**Requirement**
Give the entries again, precisely as they were written.

**Data supplied**
::::::

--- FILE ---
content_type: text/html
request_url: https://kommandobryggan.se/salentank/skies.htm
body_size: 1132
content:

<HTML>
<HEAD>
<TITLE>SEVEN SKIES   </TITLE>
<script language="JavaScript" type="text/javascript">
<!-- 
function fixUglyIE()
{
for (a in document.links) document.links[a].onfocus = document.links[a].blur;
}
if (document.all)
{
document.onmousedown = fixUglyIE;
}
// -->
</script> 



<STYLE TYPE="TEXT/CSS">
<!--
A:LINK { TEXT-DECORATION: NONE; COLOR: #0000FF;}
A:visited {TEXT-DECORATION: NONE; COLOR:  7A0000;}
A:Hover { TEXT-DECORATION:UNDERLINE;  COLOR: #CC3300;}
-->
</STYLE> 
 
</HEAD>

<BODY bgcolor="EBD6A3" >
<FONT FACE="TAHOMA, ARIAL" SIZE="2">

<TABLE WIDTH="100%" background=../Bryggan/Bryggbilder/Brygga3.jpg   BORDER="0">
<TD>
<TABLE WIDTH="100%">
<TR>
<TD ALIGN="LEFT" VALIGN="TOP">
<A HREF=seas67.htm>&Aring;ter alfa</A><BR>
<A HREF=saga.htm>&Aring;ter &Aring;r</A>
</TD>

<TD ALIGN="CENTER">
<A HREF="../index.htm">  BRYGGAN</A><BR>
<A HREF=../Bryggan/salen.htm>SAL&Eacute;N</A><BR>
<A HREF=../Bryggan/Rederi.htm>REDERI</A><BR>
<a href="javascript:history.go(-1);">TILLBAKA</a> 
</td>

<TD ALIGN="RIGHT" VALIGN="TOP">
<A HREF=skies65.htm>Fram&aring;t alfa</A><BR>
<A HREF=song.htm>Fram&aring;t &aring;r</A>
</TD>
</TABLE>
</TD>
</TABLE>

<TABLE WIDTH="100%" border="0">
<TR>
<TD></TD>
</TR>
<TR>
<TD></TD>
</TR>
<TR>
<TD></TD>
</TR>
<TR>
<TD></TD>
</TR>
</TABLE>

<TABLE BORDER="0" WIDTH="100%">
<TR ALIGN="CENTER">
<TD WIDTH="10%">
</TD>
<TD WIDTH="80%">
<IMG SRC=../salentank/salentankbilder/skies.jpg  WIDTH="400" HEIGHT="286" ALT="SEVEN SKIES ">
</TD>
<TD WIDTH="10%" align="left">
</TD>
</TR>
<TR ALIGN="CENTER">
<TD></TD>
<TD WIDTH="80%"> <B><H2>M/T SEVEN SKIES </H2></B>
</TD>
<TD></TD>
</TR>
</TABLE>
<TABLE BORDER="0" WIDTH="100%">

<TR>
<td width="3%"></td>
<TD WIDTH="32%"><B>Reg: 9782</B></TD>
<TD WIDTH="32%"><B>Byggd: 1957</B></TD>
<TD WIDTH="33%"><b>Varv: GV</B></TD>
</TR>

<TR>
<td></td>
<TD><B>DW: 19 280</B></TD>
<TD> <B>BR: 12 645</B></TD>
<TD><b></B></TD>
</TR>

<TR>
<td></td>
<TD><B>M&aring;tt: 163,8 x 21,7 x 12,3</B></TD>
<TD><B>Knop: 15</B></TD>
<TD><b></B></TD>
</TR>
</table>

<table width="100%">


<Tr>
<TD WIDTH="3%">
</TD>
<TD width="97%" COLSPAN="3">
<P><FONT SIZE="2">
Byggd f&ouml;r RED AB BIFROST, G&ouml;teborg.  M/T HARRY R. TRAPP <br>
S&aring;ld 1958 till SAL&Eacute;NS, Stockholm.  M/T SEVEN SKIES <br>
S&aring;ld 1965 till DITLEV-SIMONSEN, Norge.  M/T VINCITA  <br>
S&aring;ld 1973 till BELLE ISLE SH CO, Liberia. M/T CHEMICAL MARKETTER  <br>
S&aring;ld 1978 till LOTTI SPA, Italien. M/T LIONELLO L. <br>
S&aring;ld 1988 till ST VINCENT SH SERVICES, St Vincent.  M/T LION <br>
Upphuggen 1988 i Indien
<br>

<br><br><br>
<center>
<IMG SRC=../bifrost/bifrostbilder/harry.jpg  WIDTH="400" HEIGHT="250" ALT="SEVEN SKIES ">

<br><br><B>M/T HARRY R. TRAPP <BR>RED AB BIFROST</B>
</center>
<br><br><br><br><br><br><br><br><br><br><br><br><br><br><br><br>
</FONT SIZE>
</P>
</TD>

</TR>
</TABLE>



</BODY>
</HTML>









::::::

**Reply to the exercise**
--- FILE ---
content_type: text/html
request_url: https://kommandobryggan.se/salentank/skies.htm
body_size: 1132
content:

<HTML>
<HEAD>
<TITLE>SEVEN SKIES   </TITLE>
<script language="JavaScript" type="text/javascript">
<!-- 
function fixUglyIE()
{
for (a in document.links) document.links[a].onfocus = document.links[a].blur;
}
if (document.all)
{
document.onmousedown = fixUglyIE;
}
// -->
</script> 



<STYLE TYPE="TEXT/CSS">
<!--
A:LINK { TEXT-DECORATION: NONE; COLOR: #0000FF;}
A:visited {TEXT-DECORATION: NONE; COLOR:  7A0000;}
A:Hover { TEXT-DECORATION:UNDERLINE;  COLOR: #CC3300;}
-->
</STYLE> 
 
</HEAD>

<BODY bgcolor="EBD6A3" >
<FONT FACE="TAHOMA, ARIAL" SIZE="2">

<TABLE WIDTH="100%" background=../Bryggan/Bryggbilder/Brygga3.jpg   BORDER="0">
<TD>
<TABLE WIDTH="100%">
<TR>
<TD ALIGN="LEFT" VALIGN="TOP">
<A HREF=seas67.htm>&Aring;ter alfa</A><BR>
<A HREF=saga.htm>&Aring;ter &Aring;r</A>
</TD>

<TD ALIGN="CENTER">
<A HREF="../index.htm">  BRYGGAN</A><BR>
<A HREF=../Bryggan/salen.htm>SAL&Eacute;N</A><BR>
<A HREF=../Bryggan/Rederi.htm>REDERI</A><BR>
<a href="javascript:history.go(-1);">TILLBAKA</a> 
</td>

<TD ALIGN="RIGHT" VALIGN="TOP">
<A HREF=skies65.htm>Fram&aring;t alfa</A><BR>
<A HREF=song.htm>Fram&aring;t &aring;r</A>
</TD>
</TABLE>
</TD>
</TABLE>

<TABLE WIDTH="100%" border="0">
<TR>
<TD></TD>
</TR>
<TR>
<TD></TD>
</TR>
<TR>
<TD></TD>
</TR>
<TR>
<TD></TD>
</TR>
</TABLE>

<TABLE BORDER="0" WIDTH="100%">
<TR ALIGN="CENTER">
<TD WIDTH="10%">
</TD>
<TD WIDTH="80%">
<IMG SRC=../salentank/salentankbilder/skies.jpg  WIDTH="400" HEIGHT="286" ALT="SEVEN SKIES ">
</TD>
<TD WIDTH="10%" align="left">
</TD>
</TR>
<TR ALIGN="CENTER">
<TD></TD>
<TD WIDTH="80%"> <B><H2>M/T SEVEN SKIES </H2></B>
</TD>
<TD></TD>
</TR>
</TABLE>
<TABLE BORDER="0" WIDTH="100%">

<TR>
<td width="3%"></td>
<TD WIDTH="32%"><B>Reg: 9782</B></TD>
<TD WIDTH="32%"><B>Byggd: 1957</B></TD>
<TD WIDTH="33%"><b>Varv: GV</B></TD>
</TR>

<TR>
<td></td>
<TD><B>DW: 19 280</B></TD>
<TD> <B>BR: 12 645</B></TD>
<TD><b></B></TD>
</TR>

<TR>
<td></td>
<TD><B>M&aring;tt: 163,8 x 21,7 x 12,3</B></TD>
<TD><B>Knop: 15</B></TD>
<TD><b></B></TD>
</TR>
</table>

<table width="100%">


<Tr>
<TD WIDTH="3%">
</TD>
<TD width="97%" COLSPAN="3">
<P><FONT SIZE="2">
Byggd f&ouml;r RED AB BIFROST, G&ouml;teborg.  M/T HARRY R. TRAPP <br>
S&aring;ld 1958 till SAL&Eacute;NS, Stockholm.  M/T SEVEN SKIES <br>
S&aring;ld 1965 till DITLEV-SIMONSEN, Norge.  M/T VINCITA  <br>
S&aring;ld 1973 till BELLE ISLE SH CO, Liberia. M/T CHEMICAL MARKETTER  <br>
S&aring;ld 1978 till LOTTI SPA, Italien. M/T LIONELLO L. <br>
S&aring;ld 1988 till ST VINCENT SH SERVICES, St Vincent.  M/T LION <br>
Upphuggen 1988 i Indien
<br>

<br><br><br>
<center>
<IMG SRC=../bifrost/bifrostbilder/harry.jpg  WIDTH="400" HEIGHT="250" ALT="SEVEN SKIES ">

<br><br><B>M/T HARRY R. TRAPP <BR>RED AB BIFROST</B>
</center>
<br><br><br><br><br><br><br><br><br><br><br><br><br><br><br><br>
</FONT SIZE>
</P>
</TD>

</TR>
</TABLE>



</BODY>
</HTML>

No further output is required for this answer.